If you will want to properly work with `PySpark` you will have to refer from time to time to the following documenatations: [PySpark and API for it](http://spark.apache.org/docs/latest/api/python/index.html) and [Scala Documentation](https://spark.apache.org/docs/latest/api/scala/org/apache/spark/api/index.html). The thing is, Spark is written with scala based on a functional language paradigm. With it, it is much easier to parallelize the executable code.

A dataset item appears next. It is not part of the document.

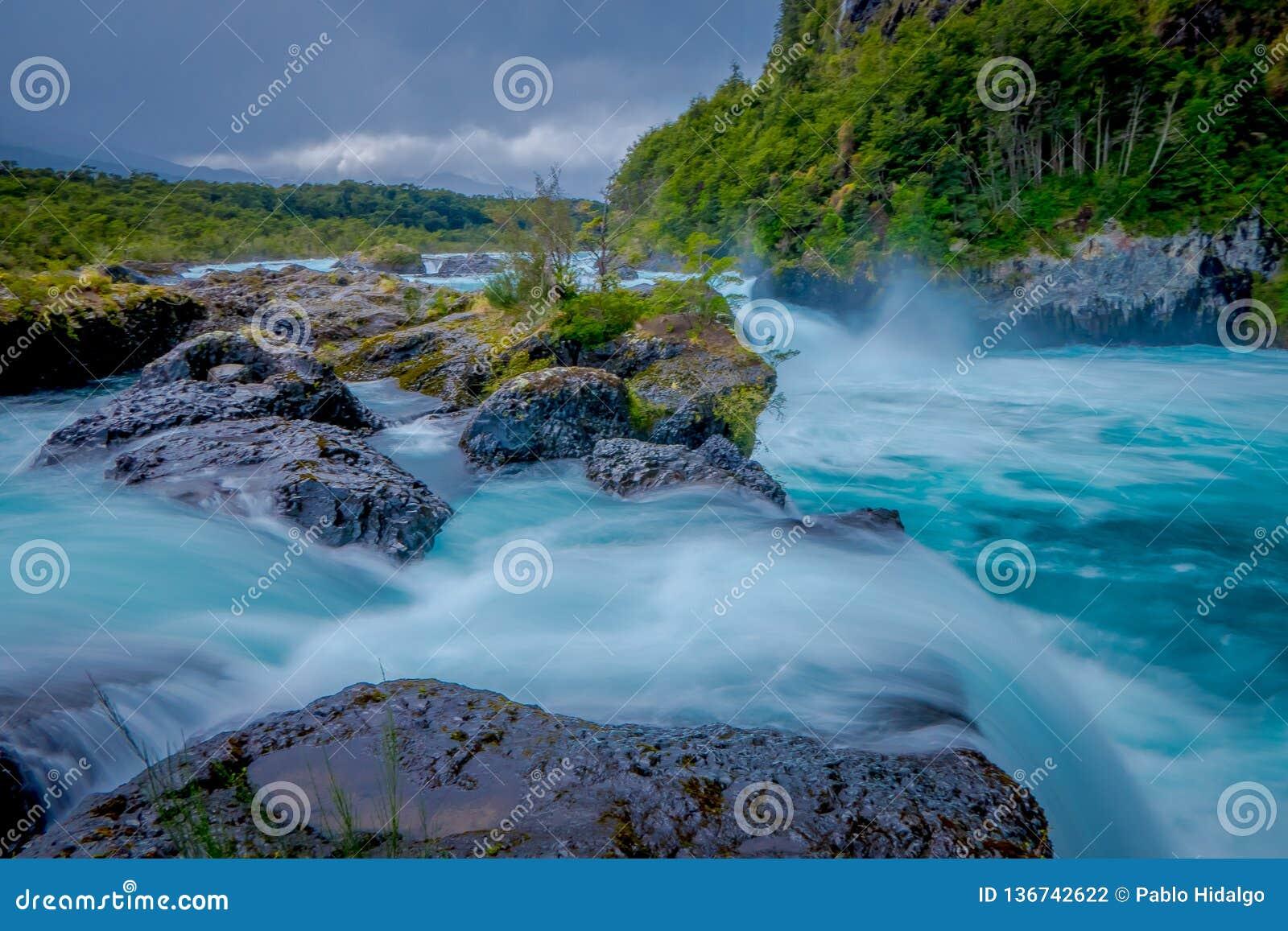 Herrliche Ansicht des Wassers überschreiten durch den vulkanischen Felsen, der Wasserfälle, gebildet durch eine Eruption des Vulk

Therefore, pretty much this approach is used in such cluster based calculations oriented systems.

In [4]:
# Use an example of RDD through parallelization
big_list = range(100000)
rdd = sc.parallelize(big_list, 2)
odds = rdd.filter(lambda x: x % 2 != 0)
odds.take(10)

[1, 3, 5, 7, 9, 11, 13, 15, 17, 19]

In [5]:
# To time how long a process takes the following approach can be used

import time

t0 = time.time()
time.sleep(3)
t1 = time.time()

time_dif = t1 - t0
time_dif

3.0033297538757324

In [6]:
# Use the RDD process again but time it
# And will save the whole output in memory
bigger_list = range(10000000)

# The difference will be in the slicing and amount of them
import time
dist = 2
t0 = time.time()
rdd_2 = sc.parallelize(bigger_list, dist)
odds = rdd_2.filter(lambda x: x % 2 != 0)
collector = odds.collect()
t1 = time.time()
time_dif = round(t1 - t0, 2)
print(f"With {dist} distributed processes it took {time_dif} seconds")

dist = 6
t0 = time.time()
rdd_8 = sc.parallelize(bigger_list, dist)
odds = rdd_8.filter(lambda x: x % 2 != 0)
collector = odds.collect()
t1 = time.time()
time_dif = round(t1 - t0, 2)
print(f"With {dist} distributed processes it took {time_dif} seconds")

dist = 10
t0 = time.time()
rdd_8 = sc.parallelize(bigger_list, dist)
odds = rdd_8.filter(lambda x: x % 2 != 0)
collector = odds.collect()
t1 = time.time()
time_dif = round(t1 - t0, 2)
print(f"With {dist} distributed processes it took {time_dif} seconds")

With 2 distributed processes it took 3.77 seconds
With 6 distributed processes it took 3.54 seconds
With 10 distributed processes it took 2.75 seconds